It seems that this has been a productive year for solar observations, highlighting the images taken of the Sun by the Daniel K. Inouye Solar Telescope in Hawi (DKIST), ranked as the best so far. In them we could observe a surface where the individual plasma cells maintained an up and down movement that was hypnotic.
Later came the mission of the Solar Orbiter led by ESA that gave us images of its approach to the Sun, which, despite not being as surprising as those obtained by DKIST, represented quite a feat because they were the closest images taken of it. star.
In them it was possible to appreciate a landscape of endless stormy activity coming from the corona of the Sun (atmosphere) where characteristics of only 250 to 310 miles wide were detected in which the existence of small bonfires was discovered, a word used to define flares solar that occur near the surface.
In reference to this, the Principal Investigator of the Extreme Ultraviolet Imager (EUI) mission instrument, David Long expressed We haven’t been able to see them properly before, so it’s really exciting..
One of the concerns that scientists have always had with respect to the Sun is that related to the heating of the corona in which they do not understand why the Sun’s atmosphere burns at a temperature higher than a million degrees Celsius, while on the surface of this the temperature is only 5500 degrees Celsius.
Possible hypotheses
It is here that the new observations have shed light on this question. The results obtained suggest that this phenomenon could be caused by the occurrence of small events, such as bonfires, distributed along the surface, releasing energy that then ignites the crown that in the end, together, contribute to raising the temperatures of the atmosphere.
In this regard, Long expres More data will be needed to prove that this is how corona heating works, but it is a very promising first set of observations.
It should be noted that these new data were obtained from the mission’s first close pass of the Sun in June, and it is expected that at the beginning of 2022 the Orbiter will reach a proximity with respect to the star of almost 48 million km, this being a distance closer than that of the orbit of Mercury.
Along with the study of the physical properties of the Sun, there is a more practical reason implicit in the operation of the Solar Orbiter, and it is to understand space weather, or rather the stream of charged particles energized by the Sun and ejected into space.
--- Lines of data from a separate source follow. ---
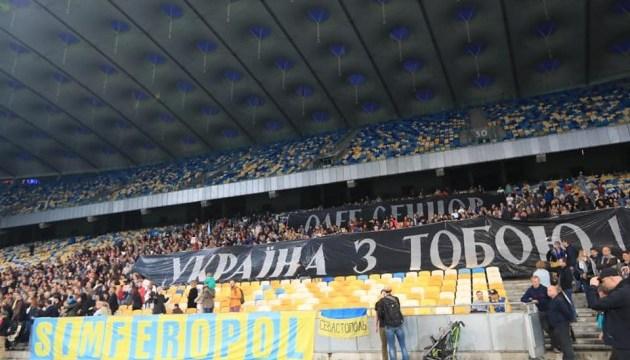"""На НСК """"Олімпійський"""" пройшла масштабна акція на підтримку Сенцова"""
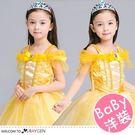 氣質公主黃色貼鑽蕾絲連身裙 洋裝...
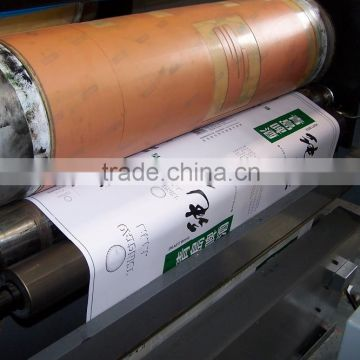 Roll to Roll wide web flexo printing machine ( 150m/min can print paper bag,plastic film ect,super printing quality From Ruian )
Exterior.
And while the Earth’s magnetic field offers protection against bombardment by these particles, the truth is that extreme space weather can have the ability to fry any electronic equipment in orbit, such as GPS satellites and spacecraft. communications, as well as the electrical networks on the surface that sustain our daily lives.
That is why, in order to anticipate the occurrence of this type of catastrophes generated by space weather and establish protection protocols, it is necessary to obtain more information about the way in which the Sun’s magnetic fields interact with its active regions to give rise to phenomena such as solar flares, extreme solar winds, and coronal mass ejections.
For now the Solar Orbiter is in its cruise phase where it is moving away from the Earth and is located behind the Sun, which means that it will not be able to carry out the study of the campfire until the arrival of the science phase. , which is set to start in November 2021.
However, the current stage represents a good time for solar observations. This, because the solar cycle has just started in which the spacecraft is expected to obtain data from the new solar flares that are generated in this phase.
This initiative will allow to have a clearer notion about the behavior of this phenomenon that will lead later to decipher how they occur, the severe impact that the space weather caused by these could have on human activity and what type of strategies should be established to obtain a prediction. anticipated.